Correlation analysis showed that MFI of HLA DR on CD14+ monocyte was positively correlated with serum creatinine (Scr) level (r = 0.583, p = 0.003) and negatively correlated with estimate glomerular filtration rate (eGFR) level (r = -0.482, p = 0.017) (Figures 7A, B). MFI of HLA DR on CD14+ CD16− monocyte was positively correlated with Scr level (r = 0.461, p = 0.023) and negatively correlated with eGFR level (r = −0.429, p = 0.037) (Figures 7C, D). Correlation analysis showed that MFI of HLA DR on CD14+ and MFI of HLA DR on CD14+ CD16− monocyte had no correlation with blood urea nitrogen, urinary protein excretion, fasting blood glucose, and serum albumin in DN patients (Supplementary Figure 5). Correlation analysis showed that in the normal control group, the MFI of HLA DR on CD14+ and the MFI of HLA DR on CD14+ CD16− monocyte were not correlated with blood urea nitrogen, Scr, eGFR, fasting blood glucose, and serum albumin (Supplementary Figure 6).

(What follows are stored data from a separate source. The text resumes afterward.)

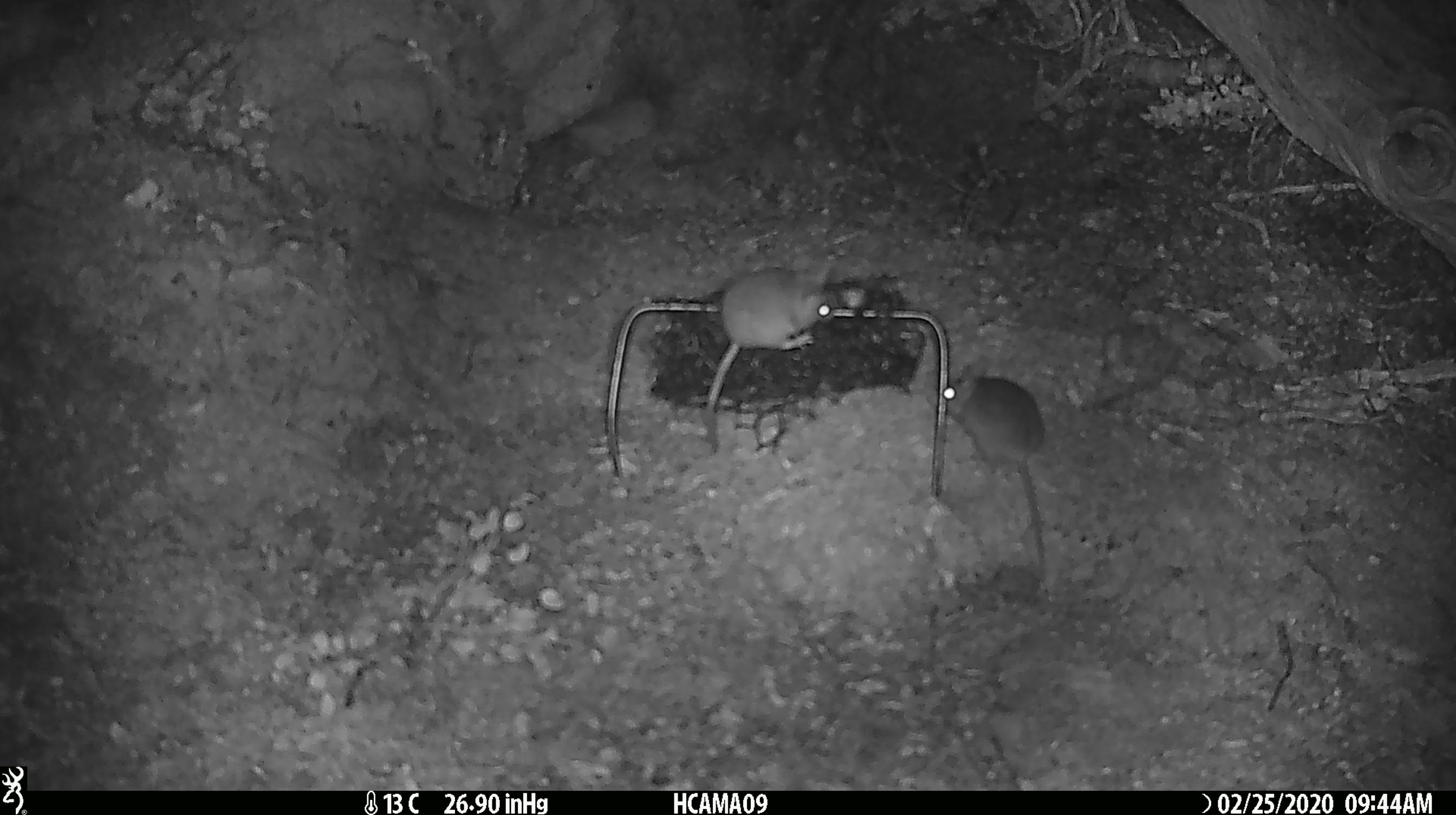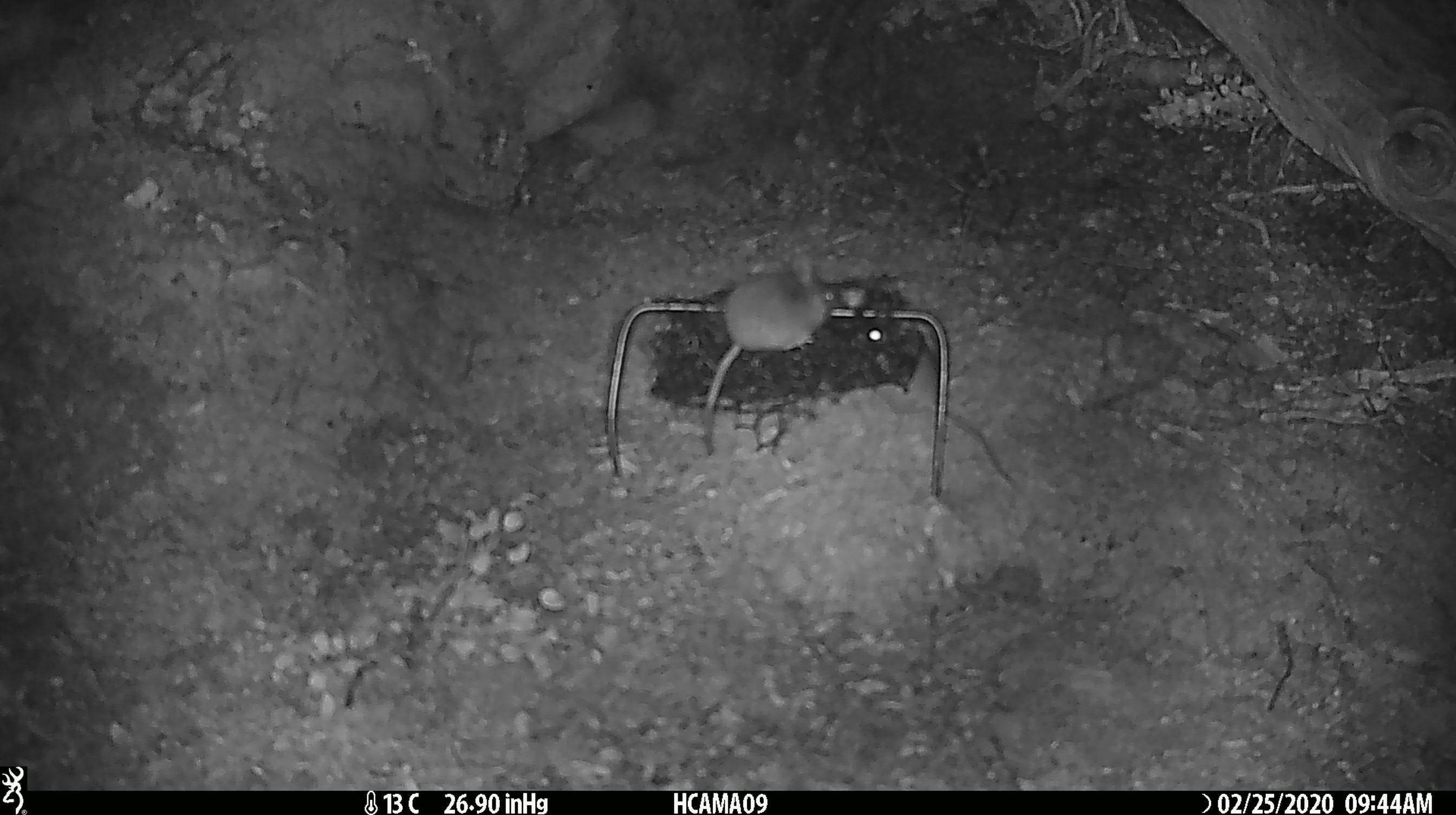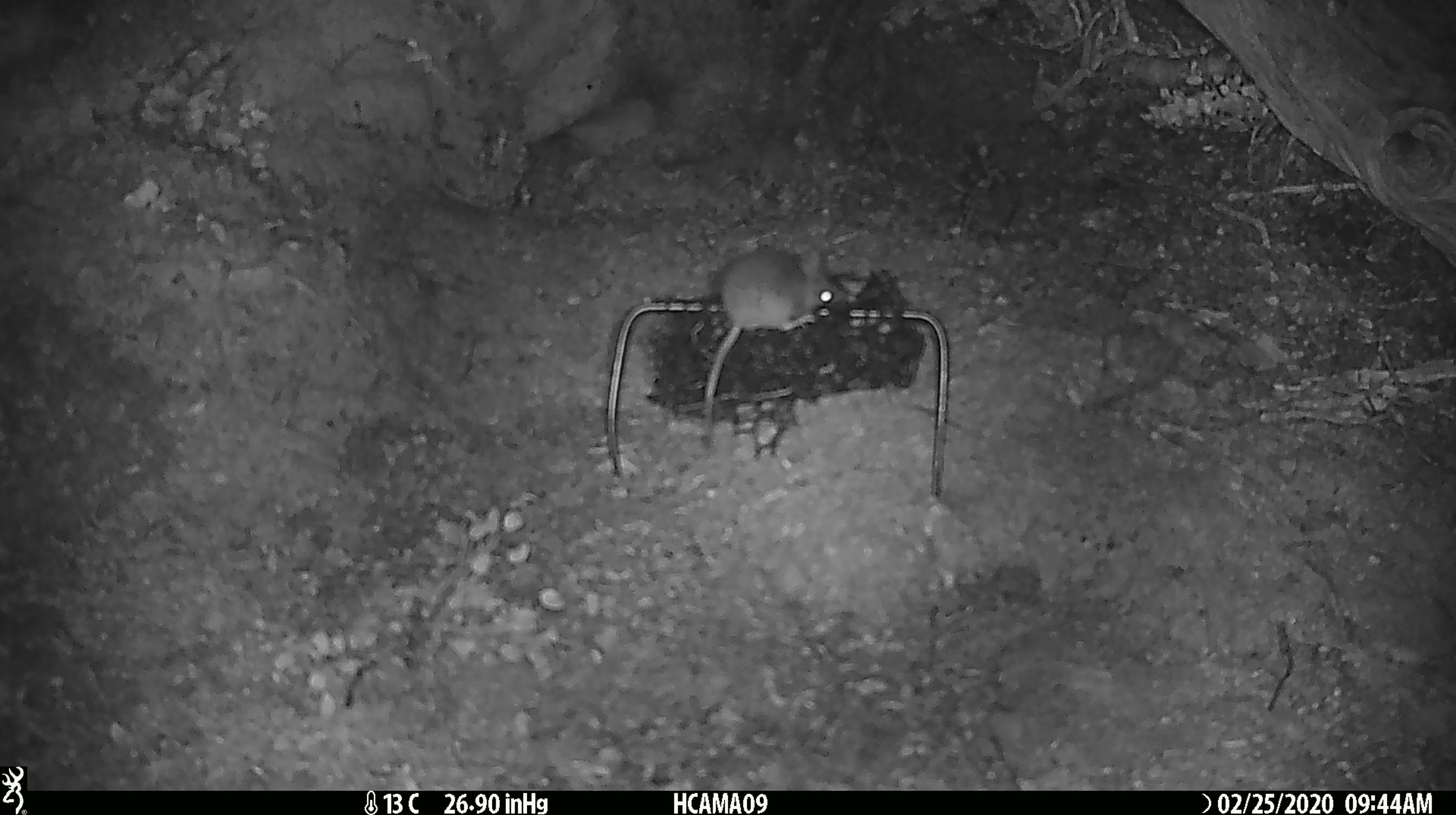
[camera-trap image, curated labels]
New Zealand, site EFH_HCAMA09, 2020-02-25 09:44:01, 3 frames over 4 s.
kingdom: Animalia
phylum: Chordata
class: Mammalia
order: Rodentia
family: Muridae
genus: Mus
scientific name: Mus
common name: mouse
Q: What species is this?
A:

We gated CD14+ monocyte and CD14+ CD16− monocyte according to the gating strategy in Figure 8A. The mean value of MFI of HLA DR on CD14+ monocyte in the normal control group was 27,266 ± 2,499, and that of MFI of HLA DR on CD14+ monocyte in the DN group was 30,482 ± 3159. As shown in Figure 8B, the MFI of HLA DR on CD14+ monocyte in the peripheral blood of DN patients was higher than that of the normal control group, and the difference was statistically significant (p <0.001). The mean value of the MFI of HLA DR on CD14+ CD16− monocyte in the normal control group was 13,541 ± 1,487, and that of MFI of HLA DR on CD14+ CD16− monocyte in the DN group was 14,629 ± 1,285. As shown in Figure 8C, the MFI of HLA DR on CD14+ CD16− monocyte in the peripheral blood of DN patients was higher than that of the normal control group, and the difference was statistically significant (p <0.05). The average CD14+ monocyte count in the normal control group was 4,841 ± 1,694, and that in the DN group was 5,025 ± 1,787. As shown in Figure 8D, there was no statistical difference between the two groups (p = 0.679). The average count of CD14+ CD16− monocyte in the normal control group was 4,686 ± 1656, and that in the DN group was 4,727 ± 1704. As shown in Figure 8E, there was no statistical difference between the two groups (p = 0.934). We further divided 24 DN patients into two groups, grade II and grades III-IV, based on the degree of glomerular pathological lesions in renal puncture tissues, with 12 patients in each group, to further explore the MFI of HLA DR on monocyte in different pathological grades of DN patients. The mean value of the MFI of HLA DR on CD14+ monocyte in the DN glomerular pathological grade II group was 30,183 ± 3,013, and that of the MFI of HLA DR on CD14+ monocyte in the DN glomerular pathological grade III-IV group was 30,782 ± 3,405. As shown in Supplementary Figure 7A, there was no statistical difference between the two groups (p = 0.653). The mean value of the MFI of HLA DR on CD14+ CD16− monocyte in the DN glomerular pathological grade II group was 14,635 ± 1,105, and that of the MFI of HLA DR on CD14+ CD16− monocyte in the DN glomerular pathological grade III-IV group was 14,623 ± 1,494. As shown in Supplementary Figure 7B, there was no statistical difference between the two groups (p = 0.983).